___ Information supplied

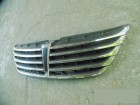 Hyundai Equus с 2009г Решетка радиатора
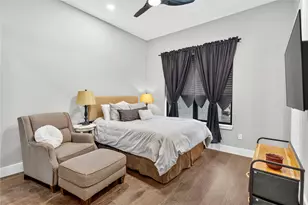 4343 Brasada Ln, Marble Falls, TX 78654 - Photo 21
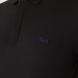 LACOSTE Πόλο PH5522 9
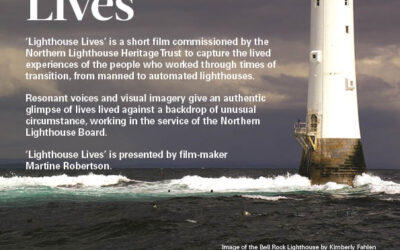 Lighthouse Lives Film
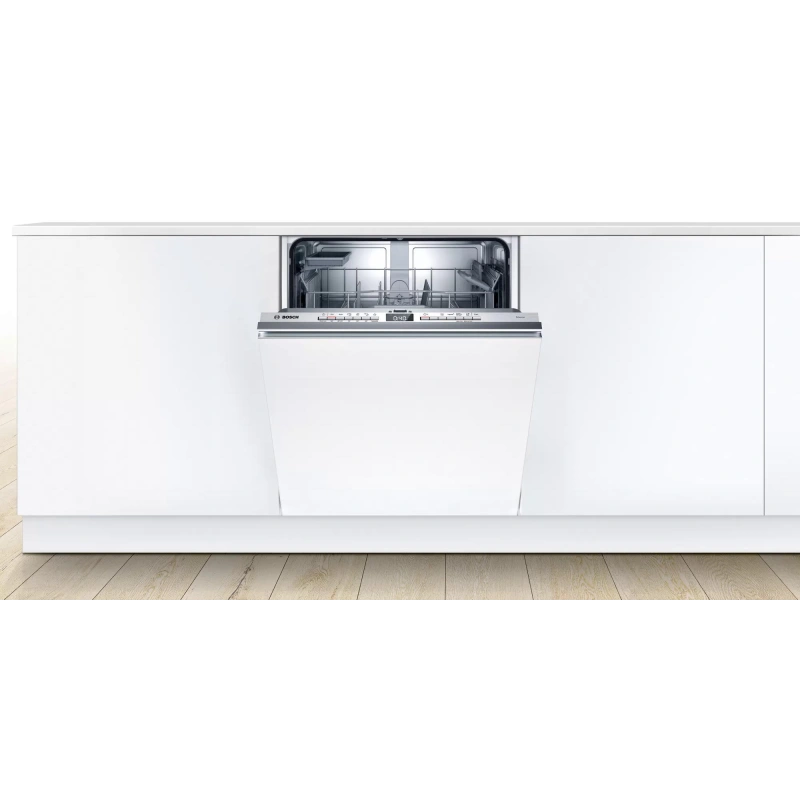 Встраиваемая посудомоечная машина Bosch SGH4HAX11R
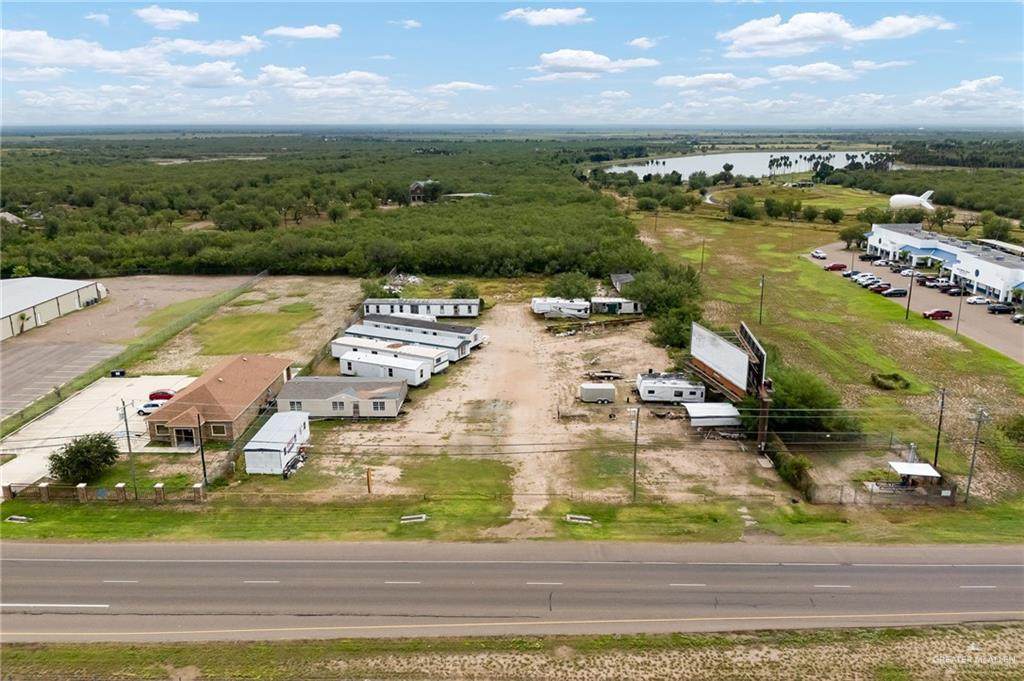 1012 Expressway 83 - Photo 1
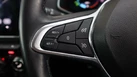 2022-renault-zoe-e-gt-line-small-23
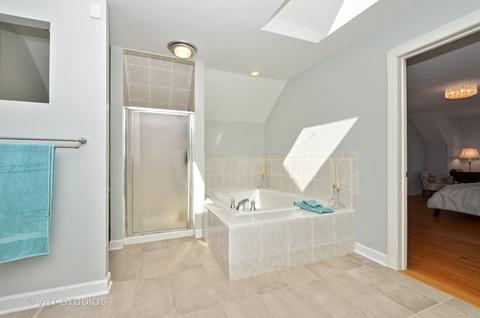 716 Beaver Rd, Glenview, IL 60025 photo 11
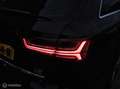 Audi A6 Avant 1.8 TFSI ultra 3x S-line Apple carplay/Trekh Zwart - thumbnail 14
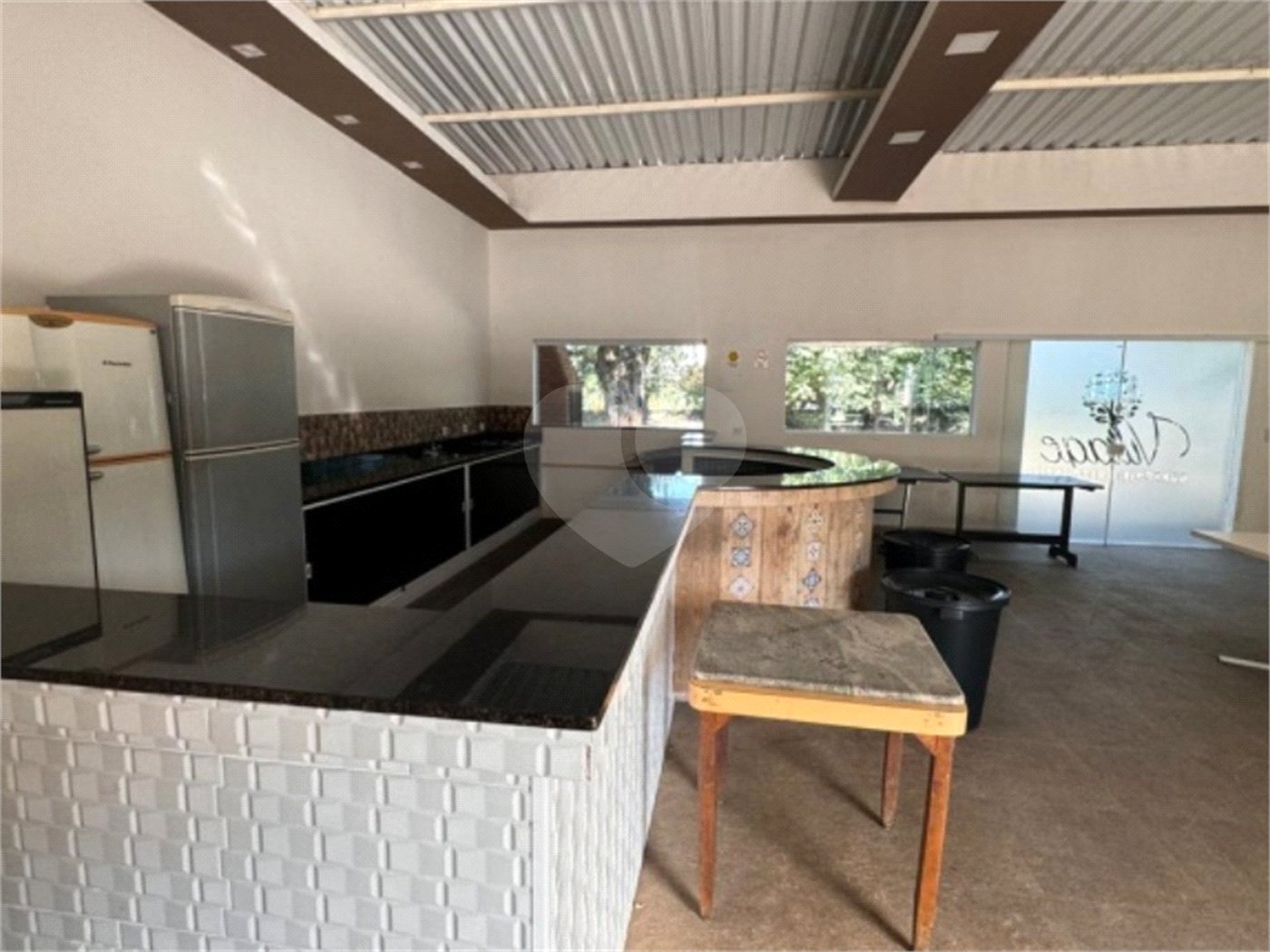 Apartamento à venda com 2 quartos em Jardim Íris, São Paulo, SP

______

» **What you are asked to do**
Retype each line of text in the data above character for character, leaving the pictures out of your answer.

» **Task solution**
 Hyundai Equus с 2009г Решетка радиатора
 4343 Brasada Ln, Marble Falls, TX 78654 - Photo 21
 LACOSTE Πόλο PH5522 9
 Lighthouse Lives Film
 Встраиваемая посудомоечная машина Bosch SGH4HAX11R
 1012 Expressway 83 - Photo 1
 2022-renault-zoe-e-gt-line-small-23
 716 Beaver Rd, Glenview, IL 60025 photo 11
 Audi A6 Avant 1.8 TFSI ultra 3x S-line Apple carplay/Trekh Zwart - thumbnail 14
 Apartamento à venda com 2 quartos em Jardim Íris, São Paulo, SP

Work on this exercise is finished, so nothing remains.